Как смог от лесных пожаров влияет на здоровье жителей регионов, почему высадка саженцев — это зачастую бесполезное вложение средств для восстановления лесов и почему, по мнению экологов, проблеме борьбы с пожарами до сих пор не придается должное значение в интервью “Ъ-Сибирь” рассказал руководитель противопожарного отдела «Гринпис» Григорий Куксин. Он полагает, что лесные пожары будут такими же масштабными, как и в 2020 году из-за аномальной жары.
Фото: Из личного архива
— Как менялась статистика по лесным пожарам в последние годы?
— С 1 января по 20 мая 2021 года в России площадь, пройденная лесными пожарами по всем категориям земель, по данным ИСДМ-Рослесхоз, составила 5,43 млн га. Большие показатели за этот период фиксировались только в 2008-м (9,48 млн га), в 2003-м (7,80 млн га), 2018-м (7,67 млн га) и 2019-м (5,61 млн га) годах.

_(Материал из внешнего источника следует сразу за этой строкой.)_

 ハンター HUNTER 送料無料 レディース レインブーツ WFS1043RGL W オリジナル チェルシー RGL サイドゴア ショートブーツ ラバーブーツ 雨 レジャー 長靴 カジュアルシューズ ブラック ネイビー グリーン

За последние 20 лет тенденция меняется не в лучшую сторону как в Сибири, так и по всей стране. В Дальневосточном и Сибирском федеральных округах наблюдается рост площади пожаров в среднем примерно на 442 тыс. га в год. Раньше ученые говорили, что есть средний четырехлетний цикл солнечной активности, когда каждый четвертый год горит сильнее, чем предыдущие три. Такой же цикл есть 10–12-летний. Они были связаны с погодными условиями, которые создавали возможность для распространения пожаров на большие площади. Но в последние четыре года (с 2018-го) мы наблюдаем заметное ухудшение: эта череда циклов перестала работать, глобальные климатические процессы не позволяют нам говорить о так называемых более спокойных и более опасных периодах.
— Пожары этого года отличались от предыдущих?
— Есть два пика пожаров. Первый — апрель-май, когда происходят так называемые ландшафтные пожары, среди которых преобладают возгорания на открытых пространствах — травяные, тростниковые пожары. Второй — с середины июля по август, когда преобладают именно лесные пожары. В первый период, который уже завершился, горят, как правило, южные территории. В основном причиной является поджог сухой травы. Ландшафтных пожаров много, не все они крупные, но масштабы катастрофические. В этом году активно горели Омская и Новосибирская области, Тюмень. Например, в этом году в Новосибирской области можно было наблюдать несколько тысяч термоточек, а площадь пожаров составляла сотни тысяч гектаров. Проблема в том, что, как правило, картина не отличается год от года. Кстати, в мае у нас не было ни одной грозы, все пожары возникли по вине людей — из-за пала травы. Были случаи, когда огонь переходил на ценные леса — березовые колки, боры. Я в этом году участвовал в тушении в Хакасии, и за 10 дней, что мы там находились, потушили 14 пожаров, в пяти случаях застали на месте поджигателей. Например, это были сельхозработники, которые специально приехали на машинах с топливом, в некоторых случаях — сельские жители, которые выжигали траву вокруг населенного пункта, надеясь так себя защитить от пожаров. Были и умышленные поджоги с криминальными интересами. Однако преобладают бытовые причины.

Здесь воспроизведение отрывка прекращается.